● REQUIRED WORK:
**A)** In the post about Aunt Sylvia's passing, what covered the dining room table where the Old Maid game was played?
**B)** Write the next part of the post about Aunt Sylvia's passing, picking up after its final sentence.

● PROVIDED TEXT:
● ● ●

Saturday, January 01, 2005

The Passing of Aunt Sylvia

The passing of of my dear aunt yesterday, just a few days past her 90th birthday, conjures up an image of an Old Maid card game, played on a big dining room table, covered in Irish lace.

We sat there at that table, my sister Marian, Sylvia and I, passing time, trying to forget that there was a terrible rolling thunderstorm pounding at us and that our mother was at the doctor's finding out if she would need an operation for the cancer that was growing inside her. I may have been 5 at the time and Marian 7 and Sylvia was pregnant with her firstborn. There were so many fears and unknowns that day, that it seemed almost appropriate to play a nonsensical card game.

But then, as Old Maid goes, it came down to two cards and Sylvia was the one holding them. You pick the right card, you get a reprieve, the wrong one, you get the Old Maid. I was the one doing the picking and Sylvia held the cards. Only, it became obvious that I was choosing the wrong card, because, she started to laugh nervously, while holding tight to that card. She was not going to allow her niece to be an old maid.

● ● ●

● SOURCE DATA:
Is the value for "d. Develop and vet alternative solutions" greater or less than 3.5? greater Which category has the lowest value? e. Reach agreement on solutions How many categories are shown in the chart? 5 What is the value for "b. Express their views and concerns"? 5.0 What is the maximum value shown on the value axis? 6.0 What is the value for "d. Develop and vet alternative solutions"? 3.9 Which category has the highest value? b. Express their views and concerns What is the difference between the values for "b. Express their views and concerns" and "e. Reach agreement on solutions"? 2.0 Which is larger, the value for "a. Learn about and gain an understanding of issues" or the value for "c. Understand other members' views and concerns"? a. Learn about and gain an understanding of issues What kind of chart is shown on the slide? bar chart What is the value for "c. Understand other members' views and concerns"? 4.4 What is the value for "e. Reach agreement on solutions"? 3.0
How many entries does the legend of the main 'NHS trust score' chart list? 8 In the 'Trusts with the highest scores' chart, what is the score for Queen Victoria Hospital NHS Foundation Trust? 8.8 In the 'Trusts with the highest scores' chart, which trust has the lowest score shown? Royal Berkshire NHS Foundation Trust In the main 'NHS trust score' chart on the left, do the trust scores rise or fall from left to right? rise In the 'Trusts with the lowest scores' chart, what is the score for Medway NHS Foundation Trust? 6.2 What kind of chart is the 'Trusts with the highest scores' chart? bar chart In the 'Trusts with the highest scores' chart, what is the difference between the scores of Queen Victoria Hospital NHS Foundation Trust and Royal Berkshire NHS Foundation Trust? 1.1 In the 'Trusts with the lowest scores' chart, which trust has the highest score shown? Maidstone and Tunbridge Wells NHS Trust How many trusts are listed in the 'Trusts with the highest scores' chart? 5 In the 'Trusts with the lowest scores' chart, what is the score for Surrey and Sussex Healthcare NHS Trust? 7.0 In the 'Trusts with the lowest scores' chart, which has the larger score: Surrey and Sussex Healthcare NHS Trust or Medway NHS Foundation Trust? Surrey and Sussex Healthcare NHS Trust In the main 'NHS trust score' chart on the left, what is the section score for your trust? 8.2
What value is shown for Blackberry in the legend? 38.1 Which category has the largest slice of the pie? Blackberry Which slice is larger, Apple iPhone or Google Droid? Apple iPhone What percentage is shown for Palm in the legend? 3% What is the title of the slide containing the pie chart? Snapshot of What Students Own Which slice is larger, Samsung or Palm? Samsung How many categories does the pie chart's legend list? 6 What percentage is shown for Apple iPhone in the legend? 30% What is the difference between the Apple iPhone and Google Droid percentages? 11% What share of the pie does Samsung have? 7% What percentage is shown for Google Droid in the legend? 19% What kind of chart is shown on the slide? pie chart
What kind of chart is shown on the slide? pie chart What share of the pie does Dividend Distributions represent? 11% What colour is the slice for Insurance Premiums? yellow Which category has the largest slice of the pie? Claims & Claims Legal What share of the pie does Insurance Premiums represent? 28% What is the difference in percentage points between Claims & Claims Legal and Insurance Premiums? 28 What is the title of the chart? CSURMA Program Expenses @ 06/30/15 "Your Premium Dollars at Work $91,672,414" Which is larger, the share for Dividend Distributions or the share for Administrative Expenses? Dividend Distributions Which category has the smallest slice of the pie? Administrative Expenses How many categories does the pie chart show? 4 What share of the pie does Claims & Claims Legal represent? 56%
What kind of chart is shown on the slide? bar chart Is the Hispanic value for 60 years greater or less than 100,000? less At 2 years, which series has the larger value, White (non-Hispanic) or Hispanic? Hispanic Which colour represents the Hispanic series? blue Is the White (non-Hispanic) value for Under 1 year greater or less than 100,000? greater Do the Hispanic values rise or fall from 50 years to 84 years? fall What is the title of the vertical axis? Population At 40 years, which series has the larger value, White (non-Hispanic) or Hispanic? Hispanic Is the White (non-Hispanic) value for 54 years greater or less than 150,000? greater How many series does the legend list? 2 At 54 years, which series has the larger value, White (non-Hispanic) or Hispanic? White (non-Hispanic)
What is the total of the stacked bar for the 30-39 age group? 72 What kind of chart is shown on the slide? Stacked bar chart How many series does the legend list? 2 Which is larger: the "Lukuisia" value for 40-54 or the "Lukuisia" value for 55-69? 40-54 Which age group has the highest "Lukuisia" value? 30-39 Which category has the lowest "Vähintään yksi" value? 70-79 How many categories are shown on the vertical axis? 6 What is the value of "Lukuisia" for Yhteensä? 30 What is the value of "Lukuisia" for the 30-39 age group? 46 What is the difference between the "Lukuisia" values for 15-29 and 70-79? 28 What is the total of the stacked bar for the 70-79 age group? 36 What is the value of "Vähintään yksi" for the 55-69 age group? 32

● ● ●

● RESPONSES PER TASK:
**A)** Irish lace.

**B)**
When you lose someone who has been a part of your entire life, you deal with it by remembering the good times and especially the ones that showed the character of the one who has passed. My aunt had the gift of strength, of no surrender. She wanted to always be at home to receive your phone call, to be your security blanket when times were rough, but she would not allow herself those shortcomings. She preferred to be resolute at all times and reassuring. Her house had an open door and if you came, there were always ice cream and soda in the fridge and fruit on the table. There was never a need for a phone call first because you were always welcome.
As time goes by, so goes the passing of those who came before us and so, tonight, as the New Year rang in, I considered my own fate and that of those I hold dear. We see the fragility of life, how it can be gone with the wave of the tsunami, and we who live by the ocean, may feel it stronger.
Tonight, as we, family and friends, returned from a walk in the darkness of the Everglades, we watched all the cars slowly pull to the side of the MacArthur Causeway as midnight approached, to see the fireworks over Biscayne Bay.

By 11:55, all the cars were at a standstill, and the natives of Miami and South Beach, who don't live by many rules, had taken out beach chairs to see the show. The causeway had become a wonderful parking lot of revelers, who hugged eachother, and reflected their hopes in the seas of the bay and the sparks of the heavens.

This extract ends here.